# is this book still relevant?



## tenchu (May 8, 2019)

Hi all,
I have came across a book today on amazon and after seeing the contents thought I might give some of the activities in it a go. However judging by the date of publication I suspect some of the material in it is dated. Has anyone here read or heard of it? and if so would it still be safe for me to use i.e. is the material in it still relevant and (relatively) up to date?
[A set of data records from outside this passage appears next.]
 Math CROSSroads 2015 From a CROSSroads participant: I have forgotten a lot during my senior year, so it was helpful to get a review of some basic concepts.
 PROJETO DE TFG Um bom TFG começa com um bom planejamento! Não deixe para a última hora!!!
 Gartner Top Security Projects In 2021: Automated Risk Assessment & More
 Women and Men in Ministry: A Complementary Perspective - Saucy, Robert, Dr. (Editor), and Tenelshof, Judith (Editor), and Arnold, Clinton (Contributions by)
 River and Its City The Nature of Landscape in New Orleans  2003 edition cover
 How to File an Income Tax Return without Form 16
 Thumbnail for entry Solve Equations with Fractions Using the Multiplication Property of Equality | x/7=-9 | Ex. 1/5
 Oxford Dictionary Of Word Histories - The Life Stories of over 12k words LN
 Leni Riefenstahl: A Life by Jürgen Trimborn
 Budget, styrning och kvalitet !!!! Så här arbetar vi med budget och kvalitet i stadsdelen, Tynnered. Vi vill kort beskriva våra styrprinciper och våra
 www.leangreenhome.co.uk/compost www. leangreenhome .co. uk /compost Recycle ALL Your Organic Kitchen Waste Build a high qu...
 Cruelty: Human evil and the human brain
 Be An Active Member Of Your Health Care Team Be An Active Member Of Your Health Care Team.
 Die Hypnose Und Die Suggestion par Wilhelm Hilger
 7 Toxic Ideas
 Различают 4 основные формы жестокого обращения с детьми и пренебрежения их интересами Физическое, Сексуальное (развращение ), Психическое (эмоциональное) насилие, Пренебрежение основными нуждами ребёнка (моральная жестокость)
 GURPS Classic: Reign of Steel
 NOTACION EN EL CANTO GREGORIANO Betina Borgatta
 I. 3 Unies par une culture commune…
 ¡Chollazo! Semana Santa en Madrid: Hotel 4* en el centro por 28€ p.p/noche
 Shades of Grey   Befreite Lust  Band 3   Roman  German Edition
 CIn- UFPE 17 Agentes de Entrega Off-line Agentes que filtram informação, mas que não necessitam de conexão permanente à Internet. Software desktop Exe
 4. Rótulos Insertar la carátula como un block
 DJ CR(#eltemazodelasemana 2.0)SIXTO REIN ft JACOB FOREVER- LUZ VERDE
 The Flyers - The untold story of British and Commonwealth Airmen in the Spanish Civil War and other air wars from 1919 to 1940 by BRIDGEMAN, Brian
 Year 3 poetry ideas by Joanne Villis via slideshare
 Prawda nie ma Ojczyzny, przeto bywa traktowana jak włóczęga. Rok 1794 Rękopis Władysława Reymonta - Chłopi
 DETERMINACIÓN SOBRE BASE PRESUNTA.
Building a server with FreeBSD7: a modular approach. by Bryan Hong

Regards,
Nick


----------



## drhowarddrfine (May 8, 2019)

Since FreeBSD 7.0 was released 11 years ago, I would suspect some would be dated, too.


----------



## vermaden (May 8, 2019)

Just use *Absolute FreeBSD - 3rd Edition* - its up-to-date and its better book overall.


----------



## hukadan (May 8, 2019)

See here for a list of IT books related to BSD (and most of them FreeBSD) by the author of *Absolute FreeBSD*.


----------



## SirDice (May 8, 2019)

It's probably still quite useful, albeit a bit dated. If you can get a cheap copy. Reading the introduction most still seems to be usable. Basic admin tasks are still largely the same. The same is true for ports management, although internal details have changed significantly the way you actually use the ports system is also largely the same. All the applications that are mentioned are still available, but they're going to be a couple of versions ahead, so some details may not apply here. The overall picture, how to set up Apache, PHP, MySQL hasn't changed much, just the specifics of the configuration files.


----------